À Manesar, l’un des pôles industriels les plus dynamiques de l’Inde, ce n’est plus seulement la production automobile qui tourne à plein régime depuis le 17 juin 2025 – désormais, les trains de marchandises quittent directement le site de production. Suzuki tire la seule conclusion logique d’une réalité longtemps ignorée : la logistique routière est coûteuse, inefficace et écologiquement dépassée. Grâce à une nouvelle installation de chargement ferroviaire sur le site de Maruti Suzuki, filiale indienne du constructeur japonais, le groupe passe aux actes en matière de logistique plus respectueuse du climat.
Pas une opération de communication, mais une mesure pragmatique aux effets très concrets. Jusqu’à 450 000 véhicules par an pourront désormais être acheminés par voie ferrée – soit pour le marché intérieur, soit à destination des ports de Pipavav et Mundra pour l’export. Selon des estimations internes, cela permettrait d’économiser 60 millions de litres de carburant par an. Équivalent en CO₂ : environ 175 000 tonnes en moins. Une question d’arithmétique, pas d’éthique.
L’Inde constitue ici le théâtre idéal. Non seulement parce que Maruti Suzuki y règne sans partage sur le marché, mais aussi parce que le pays a posé les bases réglementaires dès 2013, en autorisant officiellement pour la première fois le transport ferroviaire d’automobiles. Une avance stratégique que l’entreprise exploite. En 2024, Maruti Suzuki a franchi le cap des 500 000 véhicules transportés par train – un record, et une direction désormais incontournable.
« Avec un objectif de 35 % de véhicules transportés par rail d’ici 2030, nous contribuons à un avenir neutre en carbone », déclare sobrement le PDG Hisashi Takeuchi. Une phrase presque modeste, compte tenu de l’impact potentiel dans un pays classé parmi les plus gros émetteurs mondiaux. Ceux qui pensent que la réduction de CO₂ est un luxe européen feraient bien d’observer les lignes de chemin de fer dans l’Haryana.
Même si les ministres et les dirigeants sont venus inaugurer la gare de Manesar dans une mise en scène quasi étatique – ce n’est pas de la politique-spectacle, mais de l’infrastructure concrète. Il ne s’agit pas d’un vernis écologique, mais d’un choix rationnel dicté par l’économie – qui, au passage, bénéficie aussi au climat. La durabilité devient rentable lorsqu’elle est pensée non comme un slogan marketing, mais comme un levier d’efficacité.

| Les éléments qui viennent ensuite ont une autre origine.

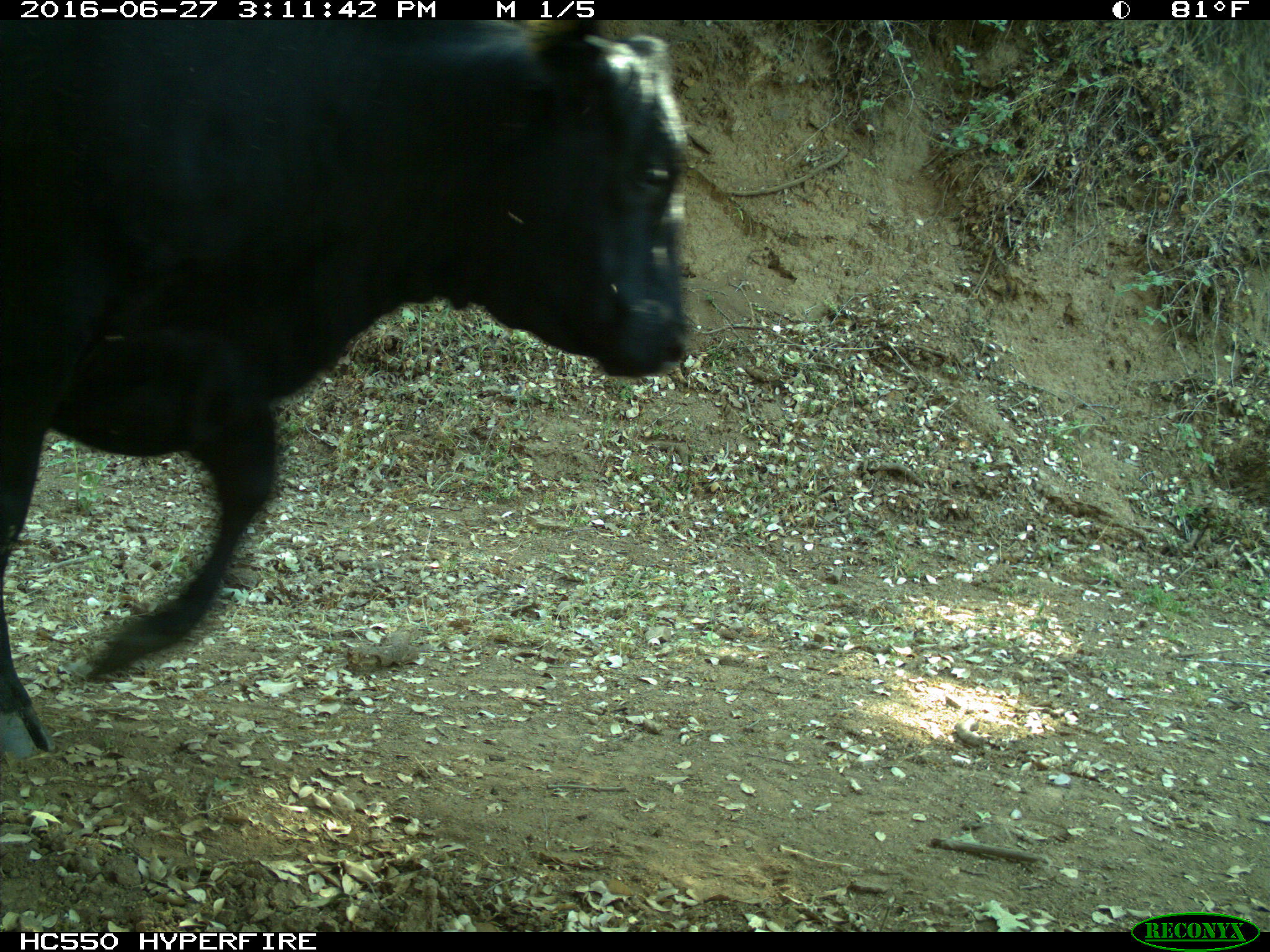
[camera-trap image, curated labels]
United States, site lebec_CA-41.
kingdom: Animalia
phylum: Chordata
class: Mammalia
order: Artiodactyla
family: Bovidae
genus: Bos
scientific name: Bos taurus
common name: domestic cow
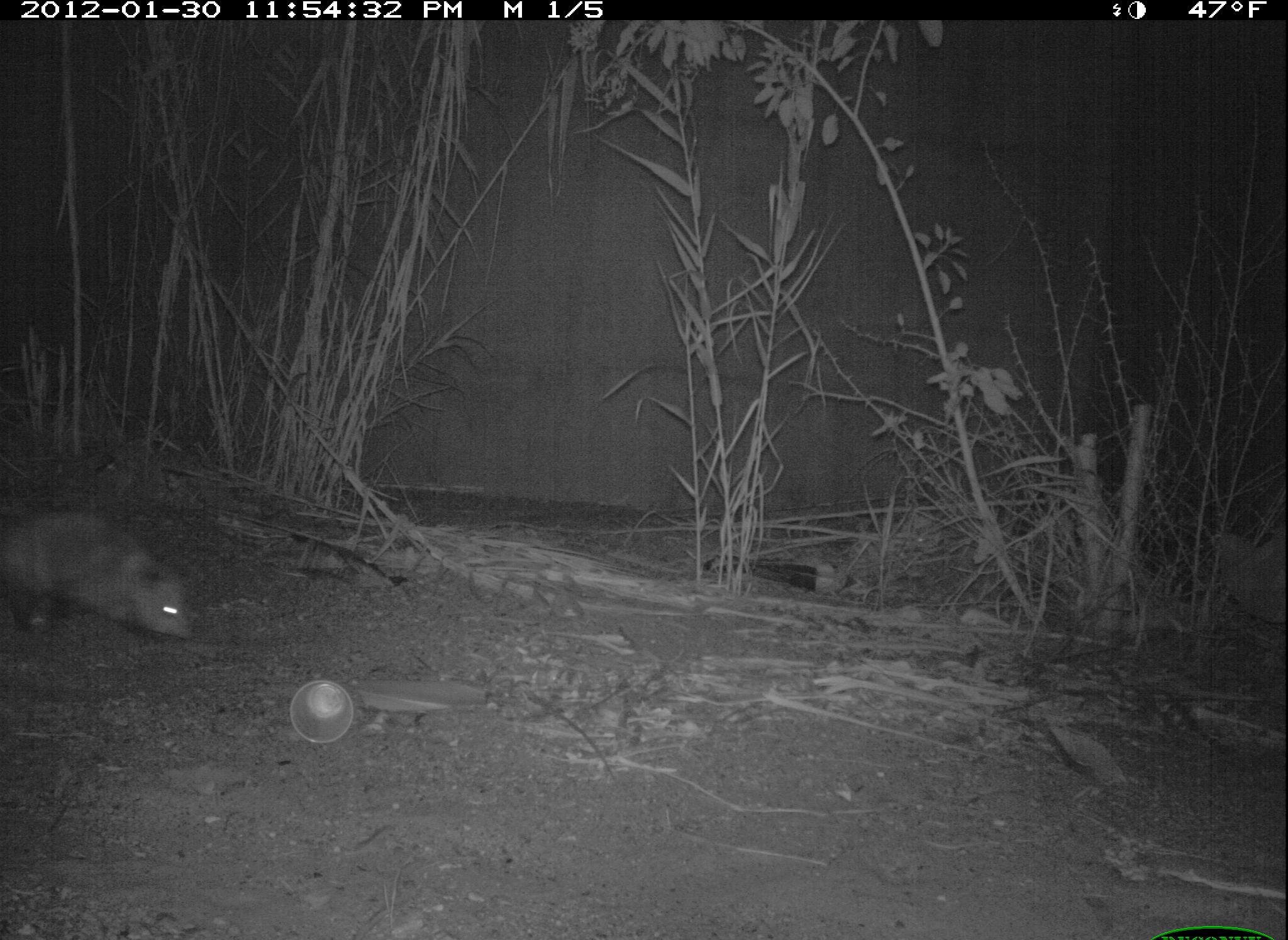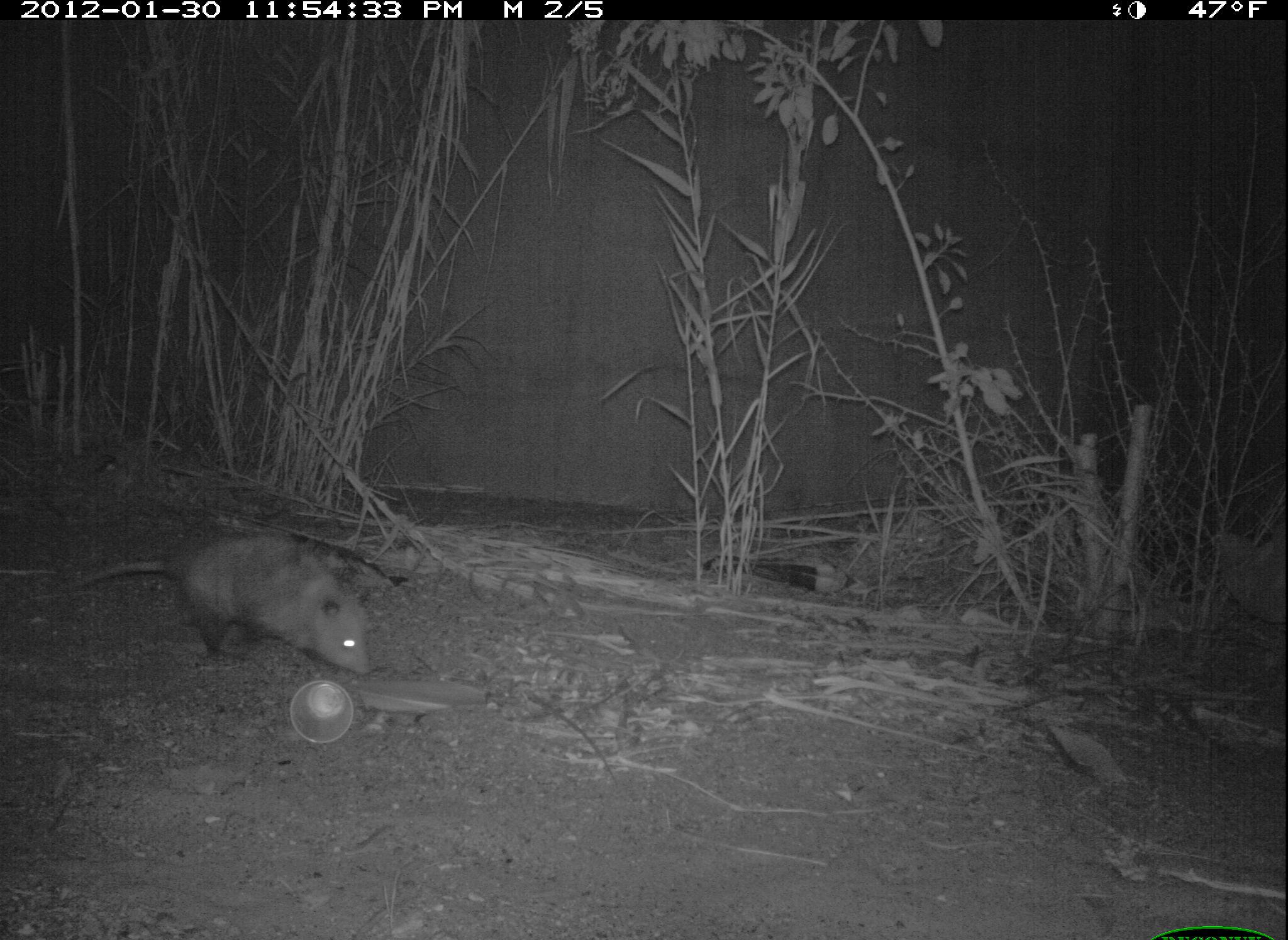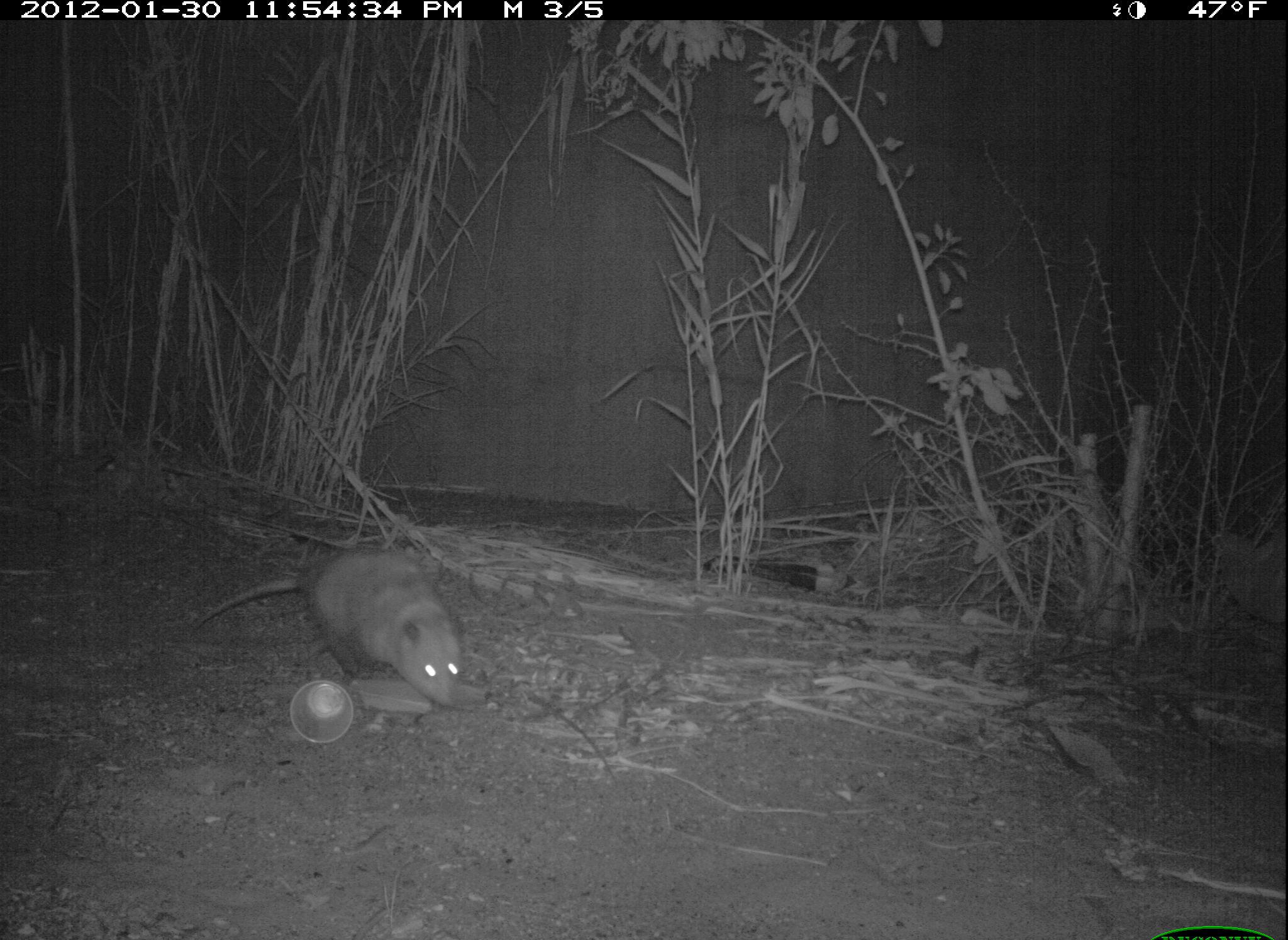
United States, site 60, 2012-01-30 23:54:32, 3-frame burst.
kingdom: Animalia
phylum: Chordata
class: Mammalia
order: Didelphimorphia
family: Didelphidae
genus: Didelphis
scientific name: Didelphis virginiana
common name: virginia opossum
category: opossum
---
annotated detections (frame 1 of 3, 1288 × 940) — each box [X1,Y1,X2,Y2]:
opossum: [0,506,196,642]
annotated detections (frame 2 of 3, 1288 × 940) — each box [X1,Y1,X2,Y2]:
opossum: [57,531,376,681]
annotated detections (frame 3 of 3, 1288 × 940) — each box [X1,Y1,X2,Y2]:
opossum: [189,548,467,710]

Que Suzuki Suisse considère cette avancée comme une étape décisive n’a rien de surprenant. Le projet indien démontre ce qui devient possible quand on élargit enfin le concept de « mobilité durable » au-delà des seules motorisations, et qu’on s’attaque aux zones grises de l’industrie : logistique, distribution, transport. Le chargement ferroviaire n’est peut-être pas glamour. Mais il pèse plus qu’un showroom solaire.